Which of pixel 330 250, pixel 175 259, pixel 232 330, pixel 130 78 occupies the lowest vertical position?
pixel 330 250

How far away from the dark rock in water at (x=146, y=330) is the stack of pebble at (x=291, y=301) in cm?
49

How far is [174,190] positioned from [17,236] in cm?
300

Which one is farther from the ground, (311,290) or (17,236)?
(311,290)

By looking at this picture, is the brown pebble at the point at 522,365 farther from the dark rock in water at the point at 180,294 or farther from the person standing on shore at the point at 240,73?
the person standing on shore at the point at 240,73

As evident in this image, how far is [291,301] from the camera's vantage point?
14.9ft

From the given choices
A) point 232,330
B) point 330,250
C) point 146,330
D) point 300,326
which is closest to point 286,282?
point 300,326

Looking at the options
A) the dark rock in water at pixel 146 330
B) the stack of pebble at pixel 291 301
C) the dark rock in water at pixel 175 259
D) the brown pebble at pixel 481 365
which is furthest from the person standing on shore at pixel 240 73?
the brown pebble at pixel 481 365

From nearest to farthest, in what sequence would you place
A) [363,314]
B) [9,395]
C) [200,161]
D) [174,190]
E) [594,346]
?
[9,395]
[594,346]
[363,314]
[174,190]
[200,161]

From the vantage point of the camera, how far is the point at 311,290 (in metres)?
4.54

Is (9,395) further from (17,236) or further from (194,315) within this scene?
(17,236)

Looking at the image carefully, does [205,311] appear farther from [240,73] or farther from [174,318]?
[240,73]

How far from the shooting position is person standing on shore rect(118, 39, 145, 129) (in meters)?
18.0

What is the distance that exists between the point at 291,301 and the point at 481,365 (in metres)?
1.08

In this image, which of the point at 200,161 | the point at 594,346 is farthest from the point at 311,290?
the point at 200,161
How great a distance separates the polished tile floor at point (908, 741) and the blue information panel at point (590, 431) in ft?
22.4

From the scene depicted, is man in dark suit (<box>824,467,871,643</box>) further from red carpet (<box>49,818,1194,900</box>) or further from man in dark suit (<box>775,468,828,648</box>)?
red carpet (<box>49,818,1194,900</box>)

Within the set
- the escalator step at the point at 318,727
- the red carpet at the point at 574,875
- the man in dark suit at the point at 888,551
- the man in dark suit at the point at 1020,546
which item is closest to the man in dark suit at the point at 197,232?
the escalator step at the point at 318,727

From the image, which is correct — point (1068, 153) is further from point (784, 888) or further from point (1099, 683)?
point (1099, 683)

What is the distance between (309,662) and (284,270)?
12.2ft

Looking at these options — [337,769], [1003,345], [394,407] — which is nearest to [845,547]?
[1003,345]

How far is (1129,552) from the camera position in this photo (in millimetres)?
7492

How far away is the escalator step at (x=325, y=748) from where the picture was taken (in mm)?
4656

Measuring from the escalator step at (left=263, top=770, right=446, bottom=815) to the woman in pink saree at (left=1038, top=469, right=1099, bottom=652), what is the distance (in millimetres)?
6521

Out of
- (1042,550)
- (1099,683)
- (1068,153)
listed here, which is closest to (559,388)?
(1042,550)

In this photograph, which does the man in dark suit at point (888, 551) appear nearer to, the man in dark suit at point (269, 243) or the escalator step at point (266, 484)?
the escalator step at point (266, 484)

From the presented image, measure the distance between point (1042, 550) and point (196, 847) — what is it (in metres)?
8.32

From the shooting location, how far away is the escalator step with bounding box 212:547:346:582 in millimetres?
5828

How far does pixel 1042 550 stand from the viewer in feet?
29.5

Work to do:
Print exactly the lines above, starting at the line that contains "What is the distance between" and ending with the last line of the records, both included.

Task output:
What is the distance between (309,662) and (284,270)?
12.2ft

Looking at these options — [337,769], [1003,345], [394,407] — which is nearest to [845,547]?
[1003,345]

How far is (1129,552) from the camera position in this photo (in millimetres)?
7492

How far away is the escalator step at (x=325, y=748) from where the picture was taken (in mm)?
4656

Measuring from the escalator step at (left=263, top=770, right=446, bottom=815) to the woman in pink saree at (left=1038, top=469, right=1099, bottom=652), what is the distance (in millimetres)?
6521

Out of
- (1042,550)
- (1099,683)
- (1068,153)
listed here, which is closest to (559,388)?
(1042,550)

In this photograph, which does the man in dark suit at point (888, 551) appear nearer to, the man in dark suit at point (269, 243) or the escalator step at point (266, 484)?
the escalator step at point (266, 484)

From the presented image, measure the distance between point (1042, 550) and point (196, 847) — what is it (in metres)?
8.32

From the shooting location, how far away is the escalator step with bounding box 212:547:346:582 in millimetres?
5828

How far does pixel 1042 550 stand from the viewer in feet?
29.5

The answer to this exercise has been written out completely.